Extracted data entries
• • • •

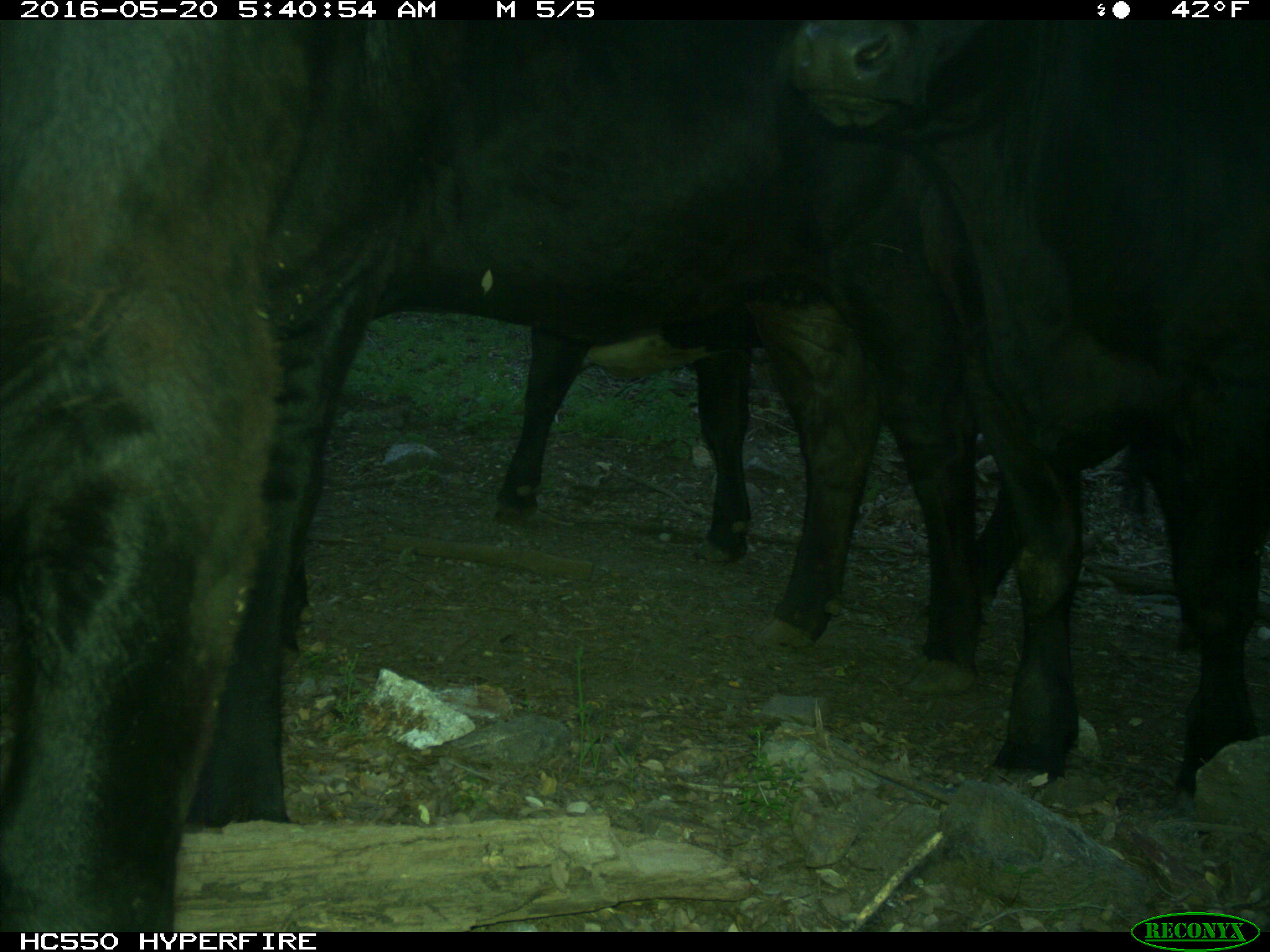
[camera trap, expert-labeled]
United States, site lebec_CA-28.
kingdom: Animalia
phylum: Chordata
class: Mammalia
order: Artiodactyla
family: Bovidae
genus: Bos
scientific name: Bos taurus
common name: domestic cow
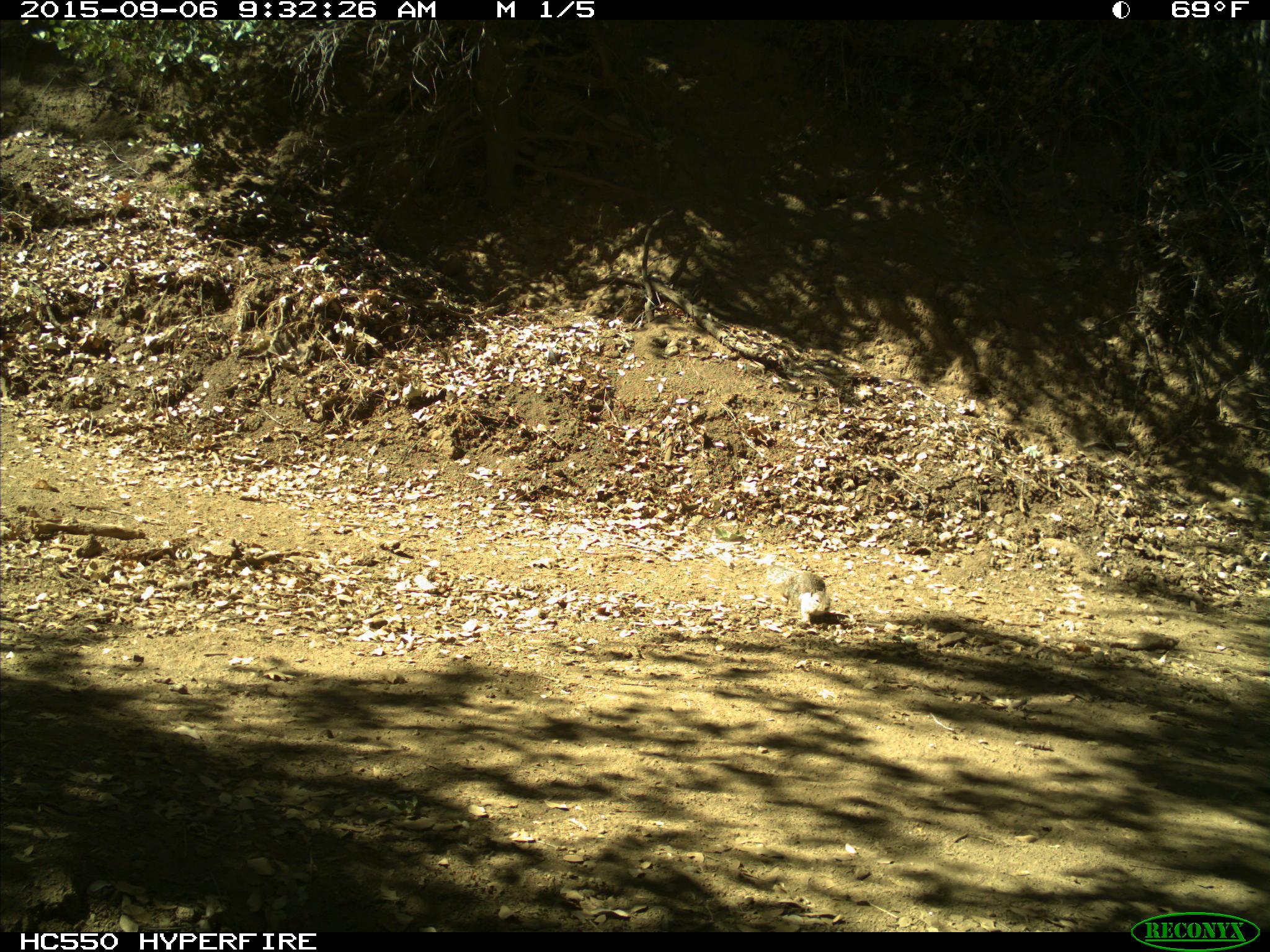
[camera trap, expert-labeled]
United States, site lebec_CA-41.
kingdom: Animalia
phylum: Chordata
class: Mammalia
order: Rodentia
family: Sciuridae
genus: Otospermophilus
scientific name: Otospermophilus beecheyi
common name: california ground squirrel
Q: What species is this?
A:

• • • •

### Prompt
Make an exact copy of every entry above, minus the images.

### The answer
[camera trap, expert-labeled]
United States, site lebec_CA-28.
kingdom: Animalia
phylum: Chordata
class: Mammalia
order: Artiodactyla
family: Bovidae
genus: Bos
scientific name: Bos taurus
common name: domestic cow
[camera trap, expert-labeled]
United States, site lebec_CA-41.
kingdom: Animalia
phylum: Chordata
class: Mammalia
order: Rodentia
family: Sciuridae
genus: Otospermophilus
scientific name: Otospermophilus beecheyi
common name: california ground squirrel
Q: What species is this?
A:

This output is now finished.